ページ抜粋
+++

2020年4月24日金曜日

北軽井沢ミュージックホールフェスティヴァルも中止

毎年参加していた夏の北軽井沢でのコンサート。
北軽井沢ミュージックホールはトタンの錆びついた外見、手入れのされていない草茫々の駐車場などで、初めて見た時はここは一体なんの施設なんだろうと訝った。
ミュージックホールというと、浅草などの踊り子さんのいるような場所を連想して、こんなキャベツ畑のそばでも見に来るお客さんいるのかしら?と思った。
けれど、ネオンの看板もなく派手な人の出入りもなく、それで人に訊ねて初めてそこが桐朋学園大学の合宿所だったということを知った。

斎藤秀雄さんゆかりの地であるという北軽井沢。
ここに集う若者の中から、世界に羽ばたいた音楽家もたくさんいたのだ。
見かけでものを言ってはいけない。
ちょうど私の年代は戦後の経済成長期にあたり、今の中国のように世界中から眉を顰められるほどの勢いで伸びていった。
そして弦楽器奏者も次々と世界に名を残す人たちを輩出していった。
そういう人たちもここで、斎藤秀雄さんの厳しい指導に震えながら勉強したことを想像すると、この空間が急に親しいものに思われてくる。

ただし、建物はボロボロ、ホールの前面には壁がなく、シャッターを開ければ外とつながっている。
言うなれば屋外コンサート会場みたいなもの。
中庭を囲んで生徒たちの宿泊所、練習所、トイレなどがある。
北軽井沢は標高が1000メートルくらい、水質を保護するための原生林がある。
本当に良い水ときれいな空気と森など、自然が残っている。

+++

検討する項目

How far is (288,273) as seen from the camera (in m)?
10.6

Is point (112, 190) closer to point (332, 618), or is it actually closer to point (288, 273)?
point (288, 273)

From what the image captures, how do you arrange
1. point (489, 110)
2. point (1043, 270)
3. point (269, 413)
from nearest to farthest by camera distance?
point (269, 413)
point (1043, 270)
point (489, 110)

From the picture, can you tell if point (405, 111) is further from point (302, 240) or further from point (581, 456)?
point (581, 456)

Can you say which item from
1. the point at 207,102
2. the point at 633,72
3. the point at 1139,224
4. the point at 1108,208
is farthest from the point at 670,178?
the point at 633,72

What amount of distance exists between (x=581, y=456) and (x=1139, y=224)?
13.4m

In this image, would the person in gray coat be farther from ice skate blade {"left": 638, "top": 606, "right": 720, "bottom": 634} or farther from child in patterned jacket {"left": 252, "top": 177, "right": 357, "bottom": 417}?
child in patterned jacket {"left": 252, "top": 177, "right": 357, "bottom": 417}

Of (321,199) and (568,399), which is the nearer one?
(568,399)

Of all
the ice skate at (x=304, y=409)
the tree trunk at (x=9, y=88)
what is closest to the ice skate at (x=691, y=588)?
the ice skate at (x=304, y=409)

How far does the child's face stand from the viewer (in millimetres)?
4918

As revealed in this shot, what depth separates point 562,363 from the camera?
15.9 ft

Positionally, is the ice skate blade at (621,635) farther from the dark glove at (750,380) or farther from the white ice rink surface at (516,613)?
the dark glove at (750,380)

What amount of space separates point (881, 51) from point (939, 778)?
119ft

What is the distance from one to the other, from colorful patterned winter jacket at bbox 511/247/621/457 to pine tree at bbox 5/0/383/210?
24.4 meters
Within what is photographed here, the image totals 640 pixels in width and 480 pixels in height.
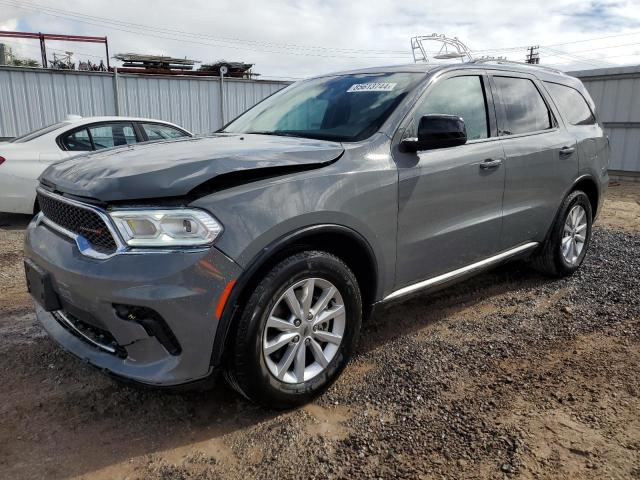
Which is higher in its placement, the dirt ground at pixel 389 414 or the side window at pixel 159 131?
the side window at pixel 159 131

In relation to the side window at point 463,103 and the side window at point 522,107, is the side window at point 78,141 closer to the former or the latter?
the side window at point 463,103

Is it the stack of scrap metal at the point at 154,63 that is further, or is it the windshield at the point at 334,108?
the stack of scrap metal at the point at 154,63

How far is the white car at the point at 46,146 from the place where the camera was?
20.6ft

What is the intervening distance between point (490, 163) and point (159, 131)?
5299 millimetres

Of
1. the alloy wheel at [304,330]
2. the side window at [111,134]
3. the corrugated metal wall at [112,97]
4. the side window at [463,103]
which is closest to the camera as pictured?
the alloy wheel at [304,330]

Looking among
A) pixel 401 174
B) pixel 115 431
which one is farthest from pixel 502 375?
pixel 115 431

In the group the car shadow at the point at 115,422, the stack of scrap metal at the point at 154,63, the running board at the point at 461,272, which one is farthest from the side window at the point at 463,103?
the stack of scrap metal at the point at 154,63

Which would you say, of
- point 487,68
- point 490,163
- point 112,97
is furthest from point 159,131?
point 112,97

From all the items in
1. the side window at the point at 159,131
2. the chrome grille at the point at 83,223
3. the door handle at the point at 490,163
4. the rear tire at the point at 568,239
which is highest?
the side window at the point at 159,131

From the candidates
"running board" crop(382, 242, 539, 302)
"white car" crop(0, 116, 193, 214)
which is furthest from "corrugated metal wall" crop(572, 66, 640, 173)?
"white car" crop(0, 116, 193, 214)

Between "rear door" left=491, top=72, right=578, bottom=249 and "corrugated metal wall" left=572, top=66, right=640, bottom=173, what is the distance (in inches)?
365

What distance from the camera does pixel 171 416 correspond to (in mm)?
2596

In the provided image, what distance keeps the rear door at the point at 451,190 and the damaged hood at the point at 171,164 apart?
22.7 inches

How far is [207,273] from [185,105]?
13076mm
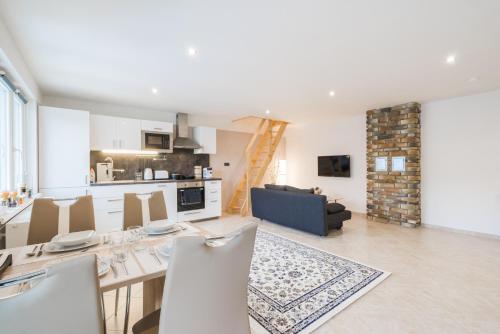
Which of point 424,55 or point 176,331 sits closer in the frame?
point 176,331

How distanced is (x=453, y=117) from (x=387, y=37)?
10.8 feet

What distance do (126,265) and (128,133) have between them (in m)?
3.87

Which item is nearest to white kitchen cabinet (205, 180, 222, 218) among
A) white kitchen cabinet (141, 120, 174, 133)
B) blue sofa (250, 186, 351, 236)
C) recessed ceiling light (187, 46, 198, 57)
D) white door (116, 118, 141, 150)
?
blue sofa (250, 186, 351, 236)

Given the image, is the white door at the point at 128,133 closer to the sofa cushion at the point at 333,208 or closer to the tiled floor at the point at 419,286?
the tiled floor at the point at 419,286

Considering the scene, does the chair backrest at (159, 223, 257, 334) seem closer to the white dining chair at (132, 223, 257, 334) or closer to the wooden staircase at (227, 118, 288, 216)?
the white dining chair at (132, 223, 257, 334)

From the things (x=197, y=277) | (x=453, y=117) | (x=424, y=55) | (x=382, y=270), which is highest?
(x=424, y=55)

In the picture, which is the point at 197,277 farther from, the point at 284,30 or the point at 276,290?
the point at 284,30

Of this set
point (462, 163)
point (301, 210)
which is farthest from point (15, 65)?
point (462, 163)

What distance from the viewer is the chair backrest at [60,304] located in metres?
0.64

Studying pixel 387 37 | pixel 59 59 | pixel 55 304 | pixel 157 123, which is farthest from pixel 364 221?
pixel 59 59

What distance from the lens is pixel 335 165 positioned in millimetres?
6219

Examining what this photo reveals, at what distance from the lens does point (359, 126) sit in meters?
5.82

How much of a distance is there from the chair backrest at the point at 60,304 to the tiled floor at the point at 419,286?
4.82 feet

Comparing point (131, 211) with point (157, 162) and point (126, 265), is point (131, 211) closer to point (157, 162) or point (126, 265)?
point (126, 265)
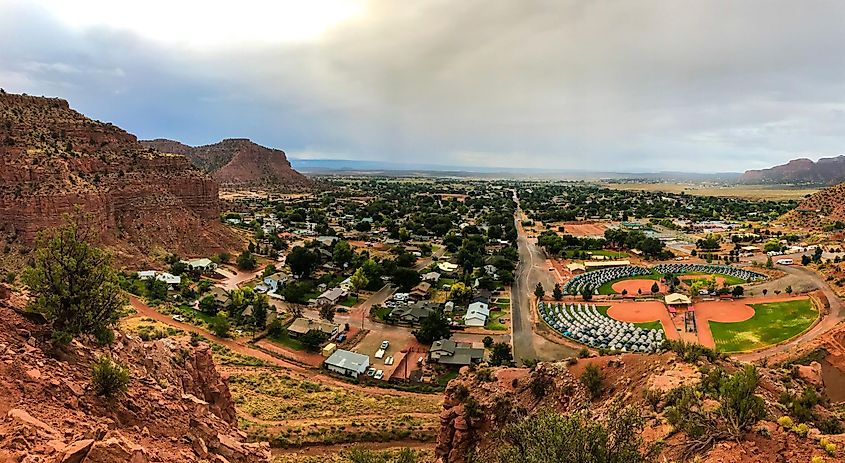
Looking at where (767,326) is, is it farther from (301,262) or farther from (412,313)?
(301,262)

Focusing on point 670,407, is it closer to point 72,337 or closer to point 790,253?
point 72,337

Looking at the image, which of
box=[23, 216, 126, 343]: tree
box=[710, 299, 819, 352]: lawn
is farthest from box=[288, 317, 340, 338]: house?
box=[710, 299, 819, 352]: lawn

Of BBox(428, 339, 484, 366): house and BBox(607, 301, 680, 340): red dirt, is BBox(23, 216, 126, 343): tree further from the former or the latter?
BBox(607, 301, 680, 340): red dirt

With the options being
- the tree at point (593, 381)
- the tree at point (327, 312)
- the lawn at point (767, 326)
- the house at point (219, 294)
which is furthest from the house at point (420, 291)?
the tree at point (593, 381)

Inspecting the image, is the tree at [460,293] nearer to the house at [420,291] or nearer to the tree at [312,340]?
the house at [420,291]

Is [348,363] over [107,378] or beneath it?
beneath

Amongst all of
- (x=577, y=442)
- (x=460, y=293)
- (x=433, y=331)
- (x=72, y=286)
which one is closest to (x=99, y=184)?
(x=433, y=331)

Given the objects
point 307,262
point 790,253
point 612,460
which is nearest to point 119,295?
point 612,460
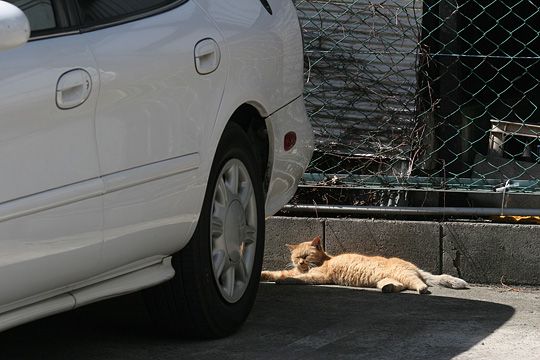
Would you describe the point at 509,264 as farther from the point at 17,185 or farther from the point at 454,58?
the point at 17,185

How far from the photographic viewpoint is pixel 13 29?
11.4 feet

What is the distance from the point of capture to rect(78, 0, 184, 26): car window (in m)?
4.14

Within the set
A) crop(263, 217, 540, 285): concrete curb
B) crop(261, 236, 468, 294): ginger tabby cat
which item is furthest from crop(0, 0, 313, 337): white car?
crop(263, 217, 540, 285): concrete curb

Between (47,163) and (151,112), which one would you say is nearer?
(47,163)

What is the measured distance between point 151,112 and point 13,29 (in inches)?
33.8

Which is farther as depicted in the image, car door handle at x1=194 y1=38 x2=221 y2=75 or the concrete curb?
the concrete curb

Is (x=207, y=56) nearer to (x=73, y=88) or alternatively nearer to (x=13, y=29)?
(x=73, y=88)

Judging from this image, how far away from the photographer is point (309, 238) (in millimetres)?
6562

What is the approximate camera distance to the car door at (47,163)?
3.57 meters

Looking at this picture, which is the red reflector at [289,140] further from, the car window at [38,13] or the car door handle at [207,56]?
the car window at [38,13]

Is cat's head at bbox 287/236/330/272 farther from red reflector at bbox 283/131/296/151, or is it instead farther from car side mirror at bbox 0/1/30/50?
car side mirror at bbox 0/1/30/50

+++

課題 A
次の(i)〜(iii)がページ抜粋の内容と一致するかどうか、それぞれ「はい」か「いいえ」で答え、決め手となる抜粋の語句をそのまま引用してください。
(i) 北軽井沢ミュージックホールは、桐朋学園大学の合宿所だった。
(ii) ホールの前面には壁がある。
(iii) 北軽井沢の標高は1000メートルくらいである。
課題 B
ページ抜粋のうち、「ミュージックホールというと、」で始まり「に親しいものに思われてくる。」に至るまでの部分を、一字一句違えずに繰り返せ。
項目はページ抜粋とは別の出典から取ったものである。

解答欄 A
(i) はい。「そこが桐朋学園大学の合宿所だったということを知った」
(ii) いいえ。「ホールの前面には壁がなく」
(iii) はい。「北軽井沢は標高が1000メートルくらい」

解答欄 B
ミュージックホールというと、浅草などの踊り子さんのいるような場所を連想して、こんなキャベツ畑のそばでも見に来るお客さんいるのかしら?と思った。
けれど、ネオンの看板もなく派手な人の出入りもなく、それで人に訊ねて初めてそこが桐朋学園大学の合宿所だったということを知った。

斎藤秀雄さんゆかりの地であるという北軽井沢。
ここに集う若者の中から、世界に羽ばたいた音楽家もたくさんいたのだ。
見かけでものを言ってはいけない。
ちょうど私の年代は戦後の経済成長期にあたり、今の中国のように世界中から眉を顰められるほどの勢いで伸びていった。
そして弦楽器奏者も次々と世界に名を残す人たちを輩出していった。
そういう人たちもここで、斎藤秀雄さんの厳しい指導に震えながら勉強したことを想像すると、この空間が急に親しいものに思われてくる。